◆ **Exercises to complete**:
1) Count the lines of the records that contain the string "label", treating uppercase and lowercase as different, and reply with the number alone.
2) Write what comes next in the text passage on capital units and preferred stock, picking up right after its last sentence.

◆ **Text passage**:
———

The descriptions of the 8.40% Cumulative Preferred Stock set
forth under the captions "Description of Capital Stock of the
Company--Offered Preferred Stock" in the 1995 Prospectus and
"Description of Cumulative Preferred Stock" in the 8.40%
Prospectus Supplement are incorporated herein by reference.
(e) 6,780,000 8.20% Capital Units (the "8.20% Capital Units"),
each consisting of (i) an 8.20% Subordinated Debenture due
November 30, 2015 (the "8.20% Subordinated Debenture") of MS plc,
(ii) a full and unconditional subordinated guarantee of the 8.20%
Subordinated Debenture by Dean Witter Discover, and (iii) a
contract of Dean Witter Discover requiring the holder thereof to
purchase one Depositary Share ("8.20% Depositary Share"),
representing ownership of a 1/8 interest in a share of Dean
Witter Discover's 8.20% Cumulative Preferred Stock ("8.20%
Cumulative Preferred Stock"), par value $.01 per share, stated
value $200.00 per share. The 8.20% Capital Units will be governed
by a Capital Unit Agreement among the Dean Witter Discover, MS
plc, Chase and the holders from time to time of 8.20% Capital
Units.
The descriptions of the 8.20% Capital Units set forth under the
captions (i) "Description of the Capital Units" in the 1995
Prospectus, and (ii) "Certain Characteristics of the Capital
Units" and "Description of the Capital Units" in the Prospectus
Supplement dated October 13, 1995 (the "8.20% Prospectus
Supplement"), as filed by Morgan Stanley pursuant to the
Securities Act on October 17, 1995, are incorporated herein by
reference. The description of the 8.20% Subordinated Debentures
set forth under the caption "Description of Debt Securities of MS
plc" in the 1995 Prospectus is incorporated herein by reference.
The section entitled "Certain Tax Considerations" included in the
8.20% Prospectus Supplement is incorporated herein by reference.
The 8.20% Depositary Shares will be evidenced by Depositary
Receipts that will be issued under a Deposit Agreement among
Dean Witter Discover (as successor to Morgan Stanley), the
Bank of New York and the holders from time to time of the
Depositary Receipts evidencing the 8.20% Depositary Shares.
<PAGE>
The descriptions of the 8.20% Depositary Shares set forth under
the captions "Description of Capital Stock of the
Company--Depositary Shares" in the 1995 Prospectus and
"Description of Depositary Shares" in the 8.20% Prospectus
Supplement are incorporated herein by reference.
The descriptions of the 8.20% Cumulative Preferred Stock set
forth under the captions "Description of Capital Stock of the
Company--Offered Preferred Stock" in the 1995 Prospectus and
"Description of Cumulative Preferred Stock" in the 8.20%
Prospectus Supplement are incorporated herein by reference.
(f) 134,000 8.03% Capital Units (the "8.03% Capital Units"), each
consisting of (i) an 8.03% Subordinated Debenture due February
28, 2017 (the "8.03% Subordinated Debenture") of MS plc, (ii) a
full and unconditional subordinated guarantee of the 8.03%
Subordinated Debenture by Dean Witter Discover and (iii) a
purchase contract of Dean Witter Discover requiring the holder
thereof to purchase one depositary share ("8.03% Depositary
Share"), representing ownership of five (5) shares of Dean Witter
Discover's 8.03% Cumulative Preferred Stock ("8.03% Cumulative
Preferred Stock"), par value $.01 per share, stated value $200.00
per share. The 8.03% Capital Units will be governed by a Capital
Unit Agreement among Dean Witter Discover, MS plc, Chase and the
holders from time to time of 8.03% Capital Units.

———

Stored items
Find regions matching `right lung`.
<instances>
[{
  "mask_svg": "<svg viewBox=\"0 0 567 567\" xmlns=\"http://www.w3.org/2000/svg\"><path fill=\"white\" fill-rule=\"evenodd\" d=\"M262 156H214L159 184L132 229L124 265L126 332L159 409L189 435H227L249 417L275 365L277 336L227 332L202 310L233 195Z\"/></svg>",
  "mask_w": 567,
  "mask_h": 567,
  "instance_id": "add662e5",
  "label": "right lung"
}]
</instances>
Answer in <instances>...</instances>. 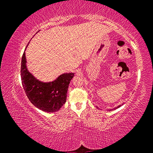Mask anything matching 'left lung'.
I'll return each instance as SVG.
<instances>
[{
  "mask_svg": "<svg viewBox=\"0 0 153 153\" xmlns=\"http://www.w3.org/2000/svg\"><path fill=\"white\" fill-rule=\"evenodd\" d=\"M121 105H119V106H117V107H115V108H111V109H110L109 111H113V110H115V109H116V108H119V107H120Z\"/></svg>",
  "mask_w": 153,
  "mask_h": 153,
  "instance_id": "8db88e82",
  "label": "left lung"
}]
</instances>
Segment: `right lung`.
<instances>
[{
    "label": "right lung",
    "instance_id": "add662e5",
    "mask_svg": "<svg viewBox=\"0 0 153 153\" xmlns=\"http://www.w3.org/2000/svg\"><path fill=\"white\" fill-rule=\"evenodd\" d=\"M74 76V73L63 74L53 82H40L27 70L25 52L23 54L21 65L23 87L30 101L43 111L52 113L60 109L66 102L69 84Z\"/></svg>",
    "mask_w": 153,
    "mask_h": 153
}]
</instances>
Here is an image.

———

◆ **Answers for the tasks**:
1) 3

2)
The descriptions of the 8.03% Capital Units set forth under the
captions (i) "Description of the Capital Units" in the 1995
Prospectus and (ii) "Prospectus Summary--The Offering--The
Capital Units" and "Description of the Capital Units" in the
Prospectus Supplement dated December 13, 1996 (the "8.03%
Prospectus Supplement"), as filed by Morgan Stanley pursuant to
the Securities Act on December 16, 1996, are incorporated herein
by reference. The description of the 8.03% Subordinated
Debentures set forth under the caption "Description of Debt
Securities of MS plc" in the 1995 Prospectus is incorporated
herein by reference. The sections entitled "Recent Tax Proposals"
and "Certain Tax Considerations" included in the 8.03% Prospectus
Supplement is incorporated herein by reference.
The 8.03% Depositary Shares will be evidenced by Depositary
Receipts that will be issued under a Deposit Agreement among
Dean Witter Discover (as successor to Morgan Stanley), the
Bank of New York and the holders from time to time of the
Depositary Receipts evidencing the Depositary Shares.
The descriptions of the 8.03% Depositary Shares set forth under
the captions "Description of Capital Stock of the
Company--Depositary Shares" in the 1995 Prospectus and
"Description of Depositary Shares" in the 8.03% Prospectus
Supplement are incorporated herein by reference.
The descriptions of the 8.03% Cumulative Preferred Stock set
forth under the captions "Description of Capital Stock of the
Company--Offered Preferred Stock" in the 1995 Prospectus and
"Description of Cumulative Preferred Stock" in the 8.03%
Prospectus Supplement are incorporated herein by reference.
Item 2. Exhibits.
---------
1. Form of Certificate of Designation of Preferences and Rights
of the Cumulative Preferred Stock (previously filed as an
exhibit to Morgan Stanley's Registration Statement on Form
S-3 (File No. 33-65838) and incorporated herein by this
reference).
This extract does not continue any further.